Fly.io issues keep my app down after resolved

Usually, when there’s an issue with fly.io like the latest incident (Fly.io Status - Network issues impacting all services), that brings my app down, the app doesn’t recover after the issue has been resolved.

This last one was a networking issue and looking at fly logs, the app’s running normally. However, there’s this error in the logs: "error.message=“could not find a good candidate within 90 attempts at load balancing. last error: no known healthy instances found for route tcp/443. (hint: is your app shut down? is there an ongoing deployment with a volume or are you using the ‘immediate’ strategy? have your app’s instances all reached their hard limit?)”.

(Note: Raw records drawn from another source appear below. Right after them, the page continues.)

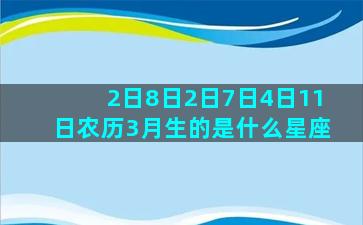 2日8日2日7日4日11日农历3月生的是什么星座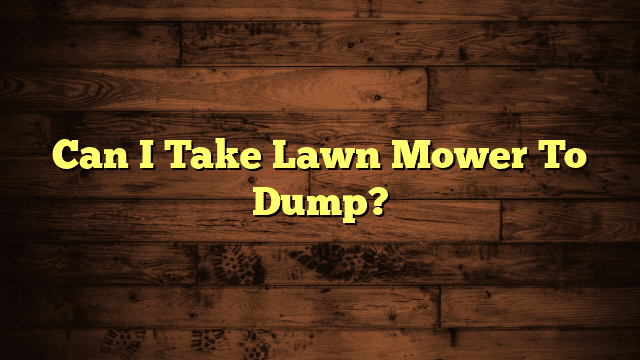 Can I Take Lawn Mower To Dump?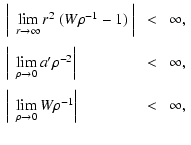 $\displaystyle \begin{array}{lcl}
\left\vert~\lim\limits_{r\to \infty}r^2~(W\rho...
...\lim\limits_{\rho\to 0}W\rho^{-1}\right\vert&\;<\;&\infty,\\  [4mm]
\end{array}$
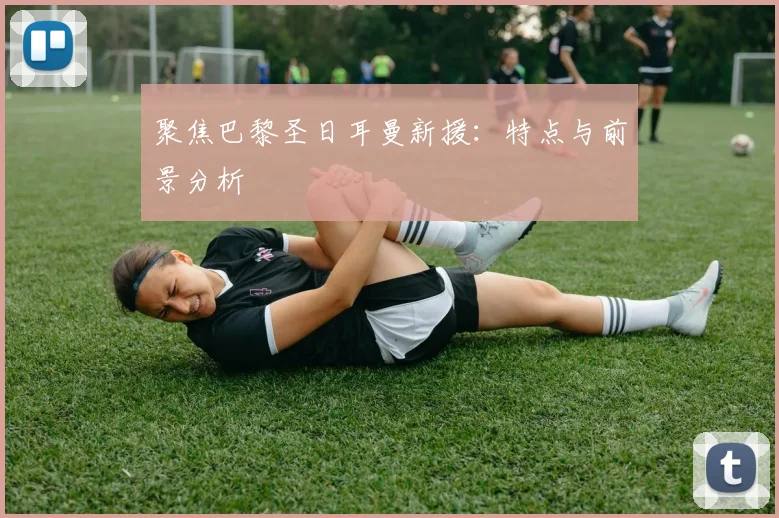 聚焦巴黎圣日耳曼新援：特点与前景分析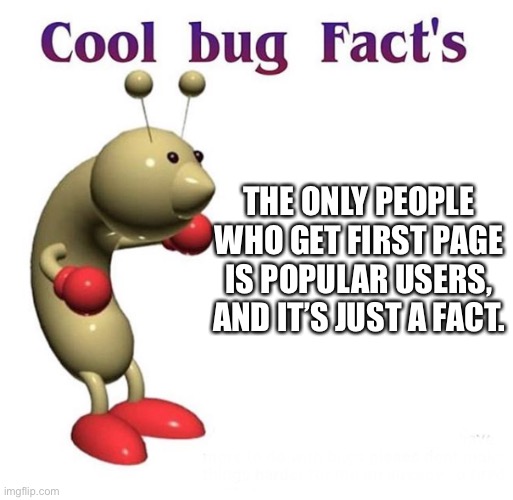 Cool Real Bug Facts | THE ONLY PEOPLE WHO GET FIRST PAGE IS POPULAR USERS, AND IT’S JUST A FACT. | image tagged in cool bug facts,one day,you will,have to,pay for,your actions | made w/ Imgflip meme maker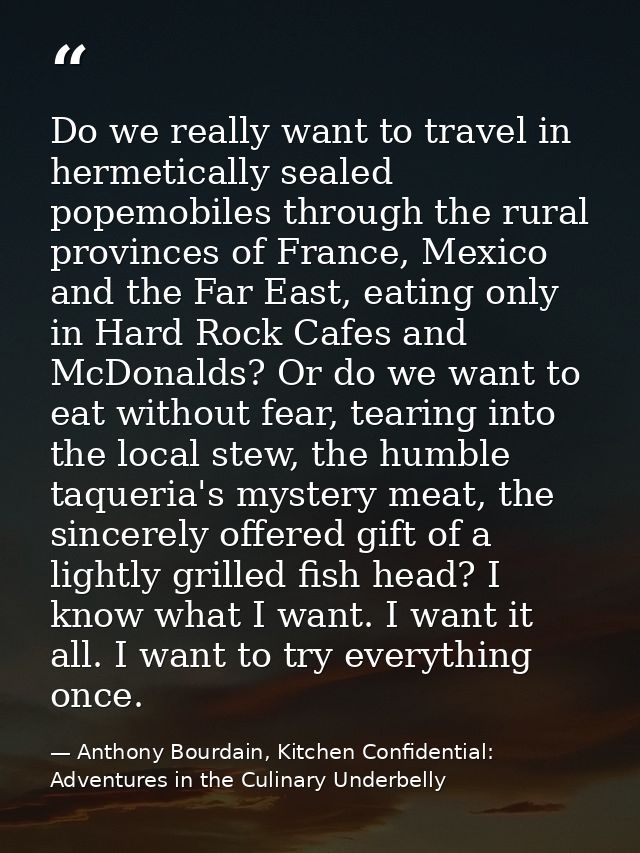 Do we really want to travel in hermetically sealed popemobiles through the rural provinces of France, Mexico and the Far — Anthony Bourdain, Kitchen Confidential: Adventures in the Culinary Underbelly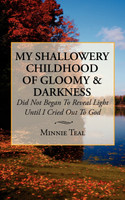 My Shallowery Childhood of Gloomy  and  Darkness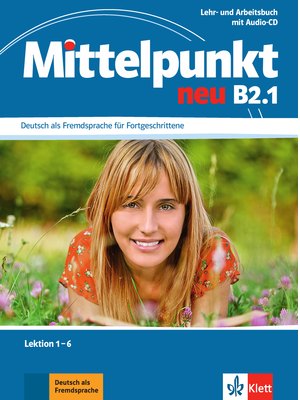 Mittelpunkt neu B2.1, Lehr- und Arbeitsbuch, Lektion 1-6 + Audio-CD zum Arbeitsbuch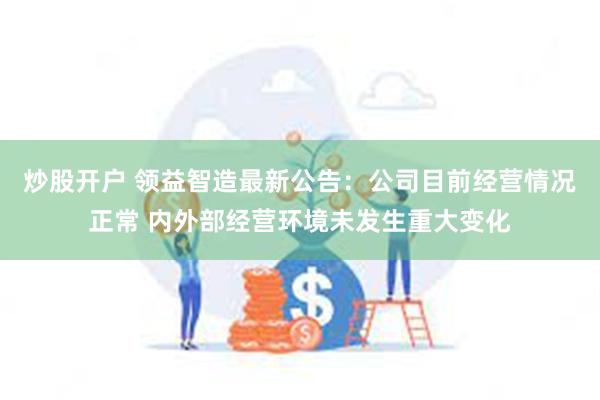 炒股开户 领益智造最新公告：公司目前经营情况正常 内外部经营环境未发生重大变化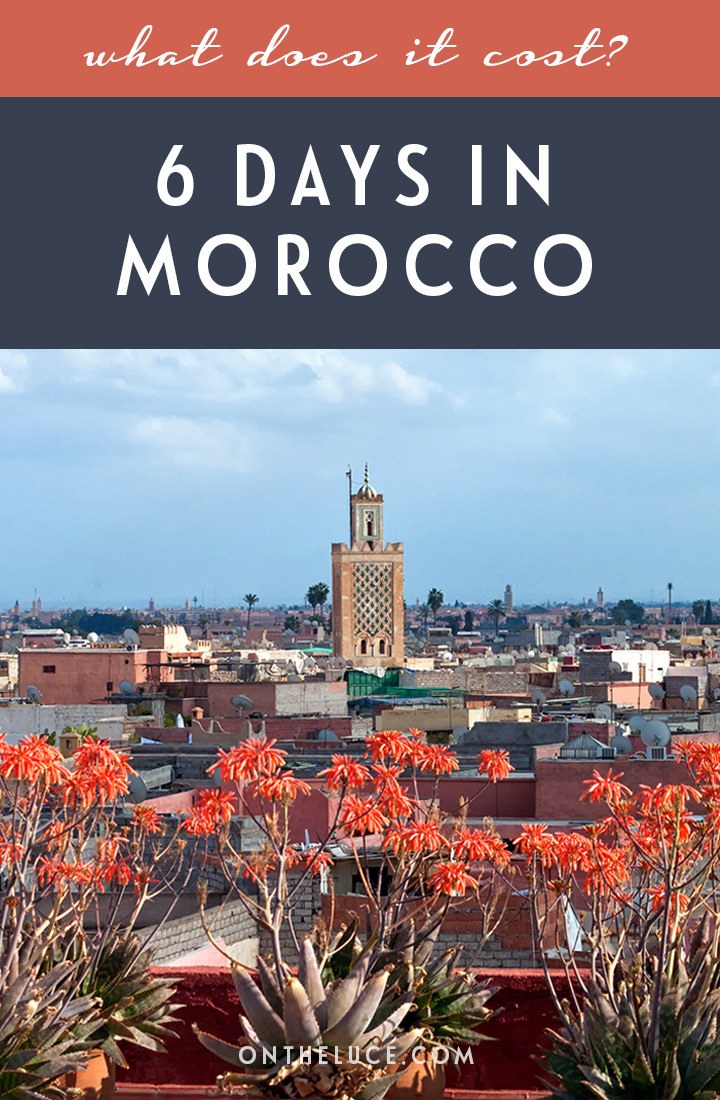 How much does it cost for a 6-night trip to Marrakech and Essaouira in Morocco with a touch of luxury? A budget breakdown for travel, accommodation and food | Morocco travel guide | How much does it cost to visit Morocco | Morocco budget breakdown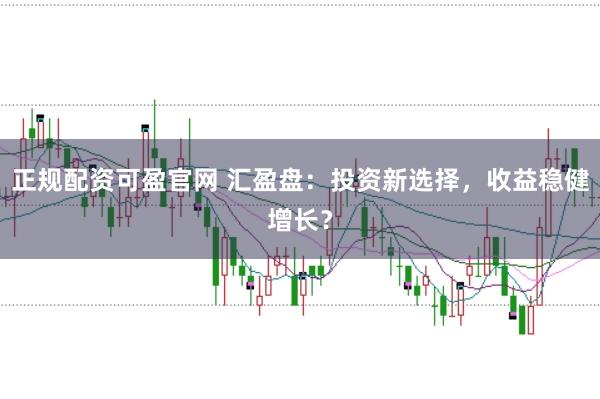 正规配资可盈官网 汇盈盘：投资新选择，收益稳健增长？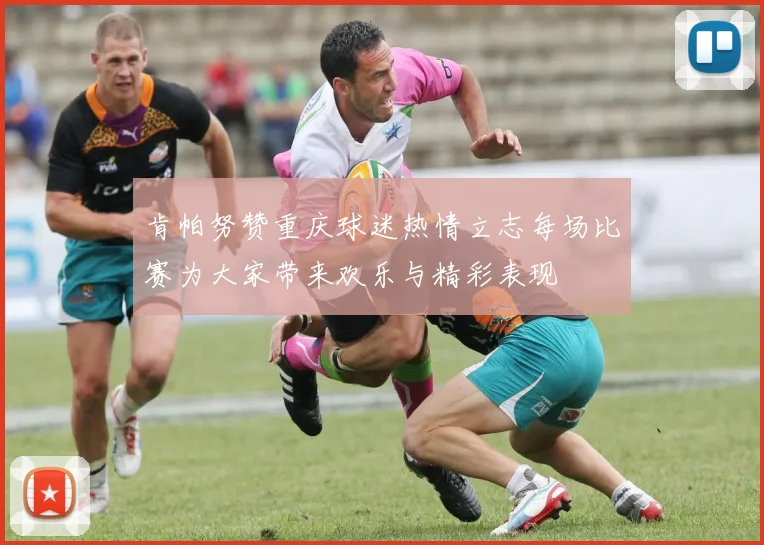 肯帕努赞重庆球迷热情立志每场比赛为大家带来欢乐与精彩表现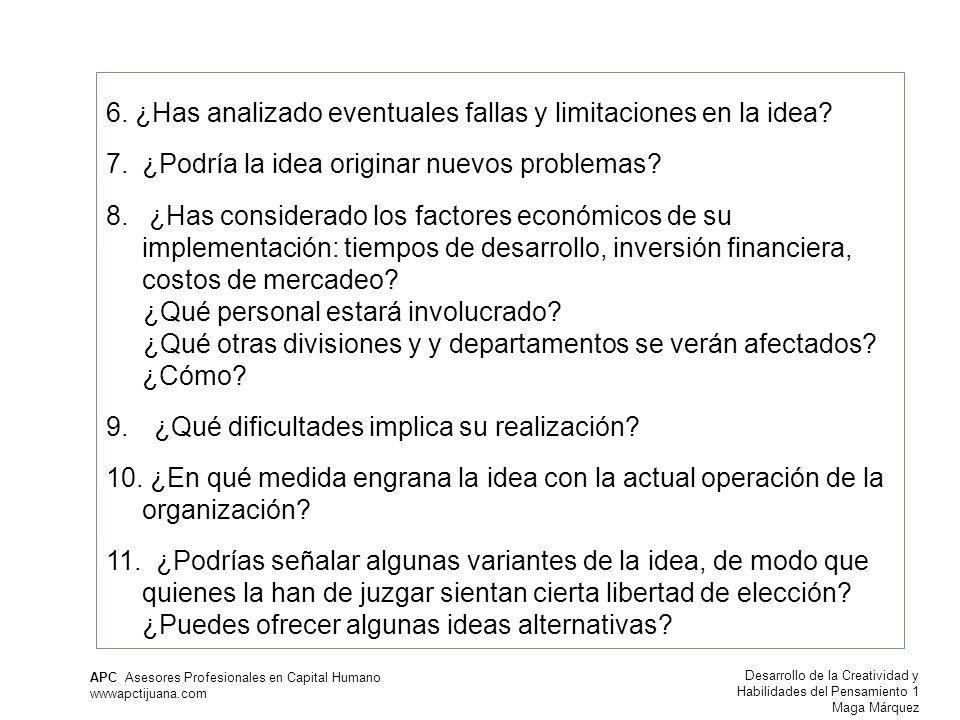 6. ¿Has analizado eventuales fallas y limitaciones en la idea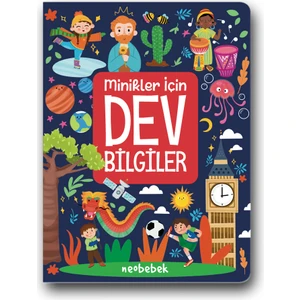 Minikler Için Dev Bilgiler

The answer to all the hint questions is “no” - the app’s running normally.

So I’d like to understand two things: 1. why does my app remain offline after an issue like this and 2. is it possible to setup some kind of automatic recovery, and if not, is the solution to just keep an eye on the issue resolution and manually redeploy the app after an issue has been resolved?

Also, is the load balancing error in the logs related to having my app disconnected from Consul? Is that why it doesn’t come back online?

1 Like

Also facing this issue! App is basically not usable.

Many requests are not served properly!

Luckily only affecting my staging… though I am hesitant to update my production, given those errors.

example logs:

2023-11-14T11:15:09.609 proxy[7811e42f992928] fra [error] could not find a good candidate within 90 attempts at load balancing

2023-11-14T11:15:09.971 proxy[7811e42f992928] fra [error] could not find a good candidate within 90 attempts at load balancing

facing the same issue i wonder why

This topic was automatically closed 7 days after the last reply. New replies are no longer allowed.